------ Reading text
Leedy’s savvy is no doubt also due to her personal artistic achievements. She graduated from KCAI in 1974 and received her MFA from KU in 1980. She taught classes in drawing at Johnson County Community College, the University of Iowa and KCAI, as well as receiving a National Endowment for the Arts artist grant. Besides running her gallery, Leedy has worked continuously as an artist, specializing in small to large still life drawings that display the reflection of light on glassware.

She is also an artisanal jewelry maker, whose boho-inspired peyote stitch bracelets and necklaces have been in numerous museum shows and art books. Besides these myriad activities, Leedy is also famous for her retinue of fabulous gallery dogs, all of whom have added to the décor of her iconic gallery. — Elisabeth Kirsch


STEPHANIE LEEDY

Whether you know Stephanie Leedy or not, if you live in Kansas City you’ve encountered her handiwork in one form or another. You’ve seen her sculpted neon signs broadcasting the name of the Uptown Theater on Broadway, The Majestic Restaurant downtown, the Gem Theater at 18th and Vine, and other glittering signs on various historic facades throughout the city.

Leedy’s nickname is “Our Mother of the Crossroads” because of her 30-year management of the Leedy-Voulkos Art Center, forerunner of Kansas City’s downtown art establishments, where she manages the 30,000-square-foot, former Folgers Coffee warehouse that presents four to six exhibits at a time. She inherited that monumental task when her father, artist and Kansas City Art Institute professor Jim Leedy, could no longer both teach and deal with the building he bought that provided studio spaces for artists as well as venues for exhibitions.
------------
------ Recorded data
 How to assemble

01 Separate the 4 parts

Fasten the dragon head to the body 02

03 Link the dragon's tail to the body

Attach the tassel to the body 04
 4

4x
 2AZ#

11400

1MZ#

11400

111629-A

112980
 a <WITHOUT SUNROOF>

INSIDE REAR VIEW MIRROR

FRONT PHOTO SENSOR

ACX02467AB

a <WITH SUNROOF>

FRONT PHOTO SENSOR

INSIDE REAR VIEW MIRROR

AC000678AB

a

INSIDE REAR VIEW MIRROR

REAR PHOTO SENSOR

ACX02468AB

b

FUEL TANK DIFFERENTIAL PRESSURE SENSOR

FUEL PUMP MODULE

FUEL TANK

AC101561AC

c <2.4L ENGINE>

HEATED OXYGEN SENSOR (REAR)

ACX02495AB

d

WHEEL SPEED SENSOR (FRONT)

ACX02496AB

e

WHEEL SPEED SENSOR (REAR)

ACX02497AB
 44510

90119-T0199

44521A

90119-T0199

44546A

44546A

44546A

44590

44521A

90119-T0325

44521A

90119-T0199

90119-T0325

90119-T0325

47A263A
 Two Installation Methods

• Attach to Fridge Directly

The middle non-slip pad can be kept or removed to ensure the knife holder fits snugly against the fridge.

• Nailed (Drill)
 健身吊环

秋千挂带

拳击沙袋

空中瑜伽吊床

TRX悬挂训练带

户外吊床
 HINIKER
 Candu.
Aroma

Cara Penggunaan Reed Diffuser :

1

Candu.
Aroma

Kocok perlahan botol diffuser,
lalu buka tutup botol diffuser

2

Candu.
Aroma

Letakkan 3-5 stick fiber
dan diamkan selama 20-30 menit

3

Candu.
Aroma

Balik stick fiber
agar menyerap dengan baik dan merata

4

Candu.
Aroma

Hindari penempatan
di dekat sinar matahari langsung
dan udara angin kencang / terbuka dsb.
------------
● **Exercise brief**:
Copy the passage on Stephanie Leedy between "Leedy’s nickname is" and "venues for exhibitions.", inclusive, with "nickname" replaced by "moniker".

● **Solution for this problem**:
Leedy’s moniker is “Our Mother of the Crossroads” because of her 30-year management of the Leedy-Voulkos Art Center, forerunner of Kansas City’s downtown art establishments, where she manages the 30,000-square-foot, former Folgers Coffee warehouse that presents four to six exhibits at a time. She inherited that monumental task when her father, artist and Kansas City Art Institute professor Jim Leedy, could no longer both teach and deal with the building he bought that provided studio spaces for artists as well as venues for exhibitions.